VMware vSphere is a suite of software components for virtualization. These include ESXi, vCenter Server, and other software components that fulfill a number of different functions in the vSphere environment. Your hyperscale cloud provider manages many parts of your VMware Cloud on Public Cloud SDDC for you, but you can examine all components, and change certain parts of the configuration.

vSphere Components

vSphere includes the following software components:

The hypervisor on which you run virtual machines as a set of configuration and disk files that together perform all the functions of a physical machine.

No VMware Cloud on Public Cloud user has physical access to access ESXi host hardware or root access to the ESXi operating system. Procedures that require this kind of access must be performed by your hyperscale cloud provider staff. This means that you can't add, remove, or manage ESXi users, or undertake any other aspects of Host Management with the VMware Host Client.

vCenter Server
A service that acts as a central administrator tool for VMware ESXi hosts.

vCenter Server runs continuously in the background. It performs its monitoring and managing activities even when no clients are connected.

vCenter Single Sign-On
A service that is part of the vCenter Server management infrastructure.
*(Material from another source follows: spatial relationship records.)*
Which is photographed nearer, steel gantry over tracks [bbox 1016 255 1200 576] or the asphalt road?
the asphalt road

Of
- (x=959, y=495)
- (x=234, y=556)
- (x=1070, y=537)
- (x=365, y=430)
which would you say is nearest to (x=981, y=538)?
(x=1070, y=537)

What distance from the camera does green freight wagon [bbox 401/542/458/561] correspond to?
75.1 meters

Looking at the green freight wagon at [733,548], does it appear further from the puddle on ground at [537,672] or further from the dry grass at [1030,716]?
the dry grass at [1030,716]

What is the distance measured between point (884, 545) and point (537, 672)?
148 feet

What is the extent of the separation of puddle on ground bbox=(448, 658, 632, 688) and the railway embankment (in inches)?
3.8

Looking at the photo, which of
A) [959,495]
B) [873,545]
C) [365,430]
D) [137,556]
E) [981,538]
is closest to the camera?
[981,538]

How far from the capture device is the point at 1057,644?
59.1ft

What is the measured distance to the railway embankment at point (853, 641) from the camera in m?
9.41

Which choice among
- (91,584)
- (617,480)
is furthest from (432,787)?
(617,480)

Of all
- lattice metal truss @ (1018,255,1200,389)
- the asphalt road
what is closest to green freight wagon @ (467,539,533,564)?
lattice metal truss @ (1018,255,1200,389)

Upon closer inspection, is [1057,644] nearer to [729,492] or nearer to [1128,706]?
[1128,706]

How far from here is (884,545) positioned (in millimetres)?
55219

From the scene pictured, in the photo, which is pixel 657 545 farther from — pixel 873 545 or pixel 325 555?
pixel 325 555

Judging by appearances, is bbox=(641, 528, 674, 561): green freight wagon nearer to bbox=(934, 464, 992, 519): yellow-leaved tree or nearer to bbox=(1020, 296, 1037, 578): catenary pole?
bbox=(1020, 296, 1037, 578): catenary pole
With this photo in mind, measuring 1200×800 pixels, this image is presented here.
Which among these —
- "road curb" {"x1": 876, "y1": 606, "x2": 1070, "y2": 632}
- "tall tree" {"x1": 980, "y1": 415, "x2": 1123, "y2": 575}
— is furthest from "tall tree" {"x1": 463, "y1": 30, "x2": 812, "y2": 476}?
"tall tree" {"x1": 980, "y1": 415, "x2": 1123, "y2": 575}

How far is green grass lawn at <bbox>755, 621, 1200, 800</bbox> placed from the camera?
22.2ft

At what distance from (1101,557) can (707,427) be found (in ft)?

The vCenter Single Sign-On authentication service makes the VMware cloud infrastructure platform more secure by allowing the various vSphere software components to communicate with each other through a secure token exchange mechanism, instead of requiring each component to authenticate a user separately with a directory service like Active Directory. You can also add identity sources such as your on-premises Active Directory domain or Active Directory over LDAP as a Single Sign-On identity source. For more information, see Add or Edit a vCenter Single Sign-On Identity Sourcein the vSphere Authentication documentation.

vSphere Interfaces

The vSphere interface you use depends on the task you want to perform and on the component you want to manage.

vSphere Client
The vSphere Client is an HTML5-based client for managing VMware Cloud on Public Cloud. vSphere Client also performs most configuration tasks for on-premises vSphere SDDCs.
vSphere Command-Line Interfaces
vSphere supports multiple command-line interfaces for configuring virtual machines and other vSphere components. If you cannot use vSphere command-line interfaces, and you want to use them, contact your account team.
vSphere SDKs
vSphere supports several SDKs for managing different aspects of your vSphere environment.
Virtual Machine Console
Just as a physical machine, each virtual machine has a console that supports certain management tasks, depending on the operating system.

vCenter Server Features

Many vCenter Server features that required special licensing in earlier versions of the product are available as part of the vSphere Standard license in vSphere 6.x and are also supported for VMware Cloud on Public Cloud.

vCenter Server features include:

vSphere vMotion
Enables you to move running virtual machines from one ESXi host to another ESXi host without service interruption.
Storage vMotion
Allows you to move the disks and configuration file of a running virtual machine from one datastore to another without service interruption.
Advanced Cross vCenter vMotion
With Advanced Cross vCenter vMotion, you can move or clone workloads across vCenter Server systems even when the vCenter Server systems are in different vCenter Single Sign-On domains. You can initiate migration of workloads both from on-premises environments and from cloud environments.
vSphere High Availability
vSphere High Availability ensures that if a host fails in an SDDC cluster, all virtual machines on the host are restarted on another host in the same cluster. vSphere High Availability settings are preconfigured in VMware Cloud on Public Cloud and cannot be changed by customers.
vSphere DRS
Helps improve resource allocation and power consumption across all hosts and resource pools. vSphere DRS collects resource use information for all hosts and virtual machines in the cluster and or migrates virtual machines in the following situations:
  • Initial placement – When you power on a virtual machine in the cluster for the first time, DRS either places the virtual machine or makes a recommendation.
  • Load balancing – DRS attempts to improve resource use across the cluster by performing automatic migrations of virtual machines (vMotion) or by providing a recommendation for virtual machine migrations.
See Using Policies and Profiles in the VMware Cloud on Public Cloud Operations guide for more detail on the storage policies that govern DRS operation in the SDDC.